Los Angeles County is now offering free blood lead testing for residents. Tissot urges families in affected areas to take advantage. "There's a short window in which intervention can make a difference," he says.
A New Way of Doing Science
For Eiler and Hu, the impact of the Eaton Fire Research Fund goes beyond the scientific insights it generated. It demonstrated the power of Caltech's unique combination of proximity, infrastructure, and culture.
"If you were going to create a tiger team of labs and field expertise and drop it into an emergency zone, you'd put it here," Eiler says. "Except we were already here. And we were ready."
"Every time I encounter Caltech, I'm reminded that it's an institution that can change the world," adds Hu. "It's a very special place—small, multidisciplinary, and home to truly world-class science. I'm proud to support it."
For Geyman, the experience reshaped her view of what it means to do meaningful research.
"Usually, I feel as though I have months or years to answer a research question," she says. "No one's checking in daily. But here, we were working with emergency responders who were saying, 'We have a meeting with LA County tomorrow—can you send numbers today?'"

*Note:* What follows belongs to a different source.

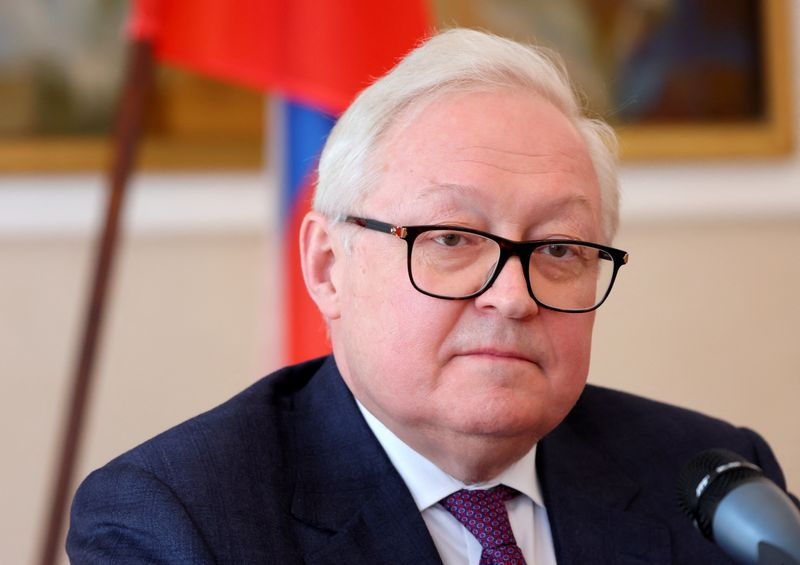 Thứ trưởng Ngoại giao Nga Sergei Ryabkov. Ảnh: wsau.com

That urgency rewired Geyman's sense of scientific purpose. "It was a reminder of how gratifying it is to see research translate into real change," she says. "In the future, I want to think more about taking that extra step—about how answering a hypothesis can become something people can actually use."
The following donors contributed to the Eaton Fire Research Fund: The Agouron Institute; Terence Barr (BS '84); David Hadley (PhD '78); Jose Helu (BS '79); Frank Hu; David and Victoria Rogers; Dayna Salter (BS '76); and Caltech Trustee Charles Trimble (BS '63, MS '64, DDA '95).